──────── Texto selecionado
Assim, afirmou que na cultura do PT, o enigma dos elos entre tradição e ruptura é conscientemente incorporado e sua resolução sempre projetada para o futuro. Ou seja, no confronto com as utopias socialistas, o PT é um enigma espelhado em outro enigma: refletido, mas não revelado (GUIMARÃES, 1990, p.108). Souza, porém, considerou que o Partido dos Trabalhadores constituiu, de fato, algo novo no cenário social e político brasileiro, mas uma novidade permeada de tradições e permanências legadas pelo passado: “A nova esquerda traz em seu âmago – ora negando, ora afirmando – a velha esquerda, já que os agentes da renovação história têm como paradigma os agentes da conservação histórica, seja para negá-los abertamente ou para incorporá-los implicitamente" (1995, p.8).


Talvez por isso, as palavras do presidente Lula soam como esse enigma não revelado e pareçam vir de um passado distante, de uma época em que lá na Vila Euclides os jovens, operários, estudantes e intelectuais, sonhavam com um Brasil socialista:


Continuaremos a ter atuação decidida no sentido de unir as diversas forças políticas e sociais para construir uma nação que beneficie o conjunto do povo. Vamos promover um Pacto Nacional pelo Brasil, formalizar o Conselho de Desenvolvimento Econômico e Social, e escolher os melhores quadros do Brasil para fazer parte de um governo amplo, que permita iniciar o resgate das dívidas sociais seculares. Isso não se fará sem a ativa participação de todas as forças vivas do Brasil, trabalhadores e empresários, homens e mulheres de bem. Meu coração bate forte. Sei que estou sintonizado com a esperança de milhões e milhões de outros corações. Estou otimista. Sinto que um novo Brasil está nascendo ("Veja a íntegra do discurso feito hoje por Lula", 28/10/2002)
────────────────
──────── Amostra de dados
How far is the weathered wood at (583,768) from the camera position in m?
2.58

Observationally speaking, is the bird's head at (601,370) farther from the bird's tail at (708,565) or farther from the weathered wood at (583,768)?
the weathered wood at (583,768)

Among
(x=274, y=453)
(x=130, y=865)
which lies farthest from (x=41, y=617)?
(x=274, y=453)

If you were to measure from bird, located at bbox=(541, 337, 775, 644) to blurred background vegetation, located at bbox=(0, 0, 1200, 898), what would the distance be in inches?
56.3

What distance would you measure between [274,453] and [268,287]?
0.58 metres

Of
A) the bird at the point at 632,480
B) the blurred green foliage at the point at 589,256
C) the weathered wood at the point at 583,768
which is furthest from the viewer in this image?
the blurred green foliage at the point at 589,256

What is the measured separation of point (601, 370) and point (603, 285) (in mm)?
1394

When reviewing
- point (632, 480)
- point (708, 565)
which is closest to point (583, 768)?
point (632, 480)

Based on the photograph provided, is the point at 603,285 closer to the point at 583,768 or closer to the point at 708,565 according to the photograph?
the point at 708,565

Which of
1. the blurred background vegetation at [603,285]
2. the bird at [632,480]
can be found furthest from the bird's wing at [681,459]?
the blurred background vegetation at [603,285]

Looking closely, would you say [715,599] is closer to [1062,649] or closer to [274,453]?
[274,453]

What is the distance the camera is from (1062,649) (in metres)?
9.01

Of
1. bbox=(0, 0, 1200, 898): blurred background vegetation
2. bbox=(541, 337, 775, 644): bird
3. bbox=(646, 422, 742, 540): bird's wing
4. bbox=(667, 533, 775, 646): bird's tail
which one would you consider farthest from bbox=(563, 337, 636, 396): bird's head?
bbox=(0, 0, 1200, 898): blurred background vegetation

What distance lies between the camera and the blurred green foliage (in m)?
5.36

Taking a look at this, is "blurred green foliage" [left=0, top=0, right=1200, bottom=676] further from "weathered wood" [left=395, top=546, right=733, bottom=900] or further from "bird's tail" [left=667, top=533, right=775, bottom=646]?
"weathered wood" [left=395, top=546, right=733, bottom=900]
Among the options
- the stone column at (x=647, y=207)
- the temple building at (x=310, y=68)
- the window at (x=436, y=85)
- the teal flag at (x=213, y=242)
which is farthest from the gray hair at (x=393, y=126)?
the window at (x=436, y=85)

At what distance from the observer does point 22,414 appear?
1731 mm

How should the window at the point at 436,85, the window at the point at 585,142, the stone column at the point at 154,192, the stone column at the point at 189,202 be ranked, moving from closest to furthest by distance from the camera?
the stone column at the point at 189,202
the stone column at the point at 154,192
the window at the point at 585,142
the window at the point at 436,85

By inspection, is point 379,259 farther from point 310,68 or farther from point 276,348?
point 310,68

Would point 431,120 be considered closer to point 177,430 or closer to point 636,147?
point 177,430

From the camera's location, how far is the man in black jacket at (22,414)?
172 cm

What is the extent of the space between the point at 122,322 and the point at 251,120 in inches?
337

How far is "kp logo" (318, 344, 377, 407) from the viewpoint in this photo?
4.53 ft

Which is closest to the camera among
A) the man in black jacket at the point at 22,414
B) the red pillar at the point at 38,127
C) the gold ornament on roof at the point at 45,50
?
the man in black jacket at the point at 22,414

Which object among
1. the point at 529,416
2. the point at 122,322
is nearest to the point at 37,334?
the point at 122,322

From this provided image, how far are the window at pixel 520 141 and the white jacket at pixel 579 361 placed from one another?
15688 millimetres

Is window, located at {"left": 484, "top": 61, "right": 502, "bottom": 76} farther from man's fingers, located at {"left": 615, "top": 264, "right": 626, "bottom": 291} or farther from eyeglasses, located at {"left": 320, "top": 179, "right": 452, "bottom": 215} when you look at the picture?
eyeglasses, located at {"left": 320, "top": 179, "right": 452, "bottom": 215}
────────────────
__Instruções do exercício__.
Dê continuidade ao texto sobre o PT e a esquerda brasileira, começando logo após a última frase apresentada. As entradas não servem para nada nesta atividade.

__Resposta escrita__.
Desencantada a utopia socialista, a esperança foi-se esfumando e com ela também o programa da revolução democrática. E Milton Pinheiro nos diz: 


não existe perspectiva da política petista atuar nas trincheiras da resistência. Portanto, configurou-se na cena política uma ação orgânica ao capital. Passando o governo petista a agir como operador político da burguesia no Brasil. O capital venceu a primeira batalha, construiu seu projeto de poder dentro do espectro da americanização da política entre nós, ou seja, uma política com dois partidos orgânicos ao capital. Podemos notar a confirmação dessa tese, apesar das pequenas diferenças na metodologia da governança, por um lado, no Partido dos Trabalhadores e, por outro lado, no PSDB. Ambos em circunstâncias diferenciadas agem como operadores orgânicos da burguesia no Brasil. Só a organização e movimentação da classe trabalhadora poderão romper com esse ciclo de derrotas. Contudo, esperamos que esse projeto contraditório não nos leve, caso seja derrotado à direita, ao surgimento de forças políticas que ao ganhar as eleições – como (outro) braço orgânico do capital – abra brechas para a fascistização da vida social (2013).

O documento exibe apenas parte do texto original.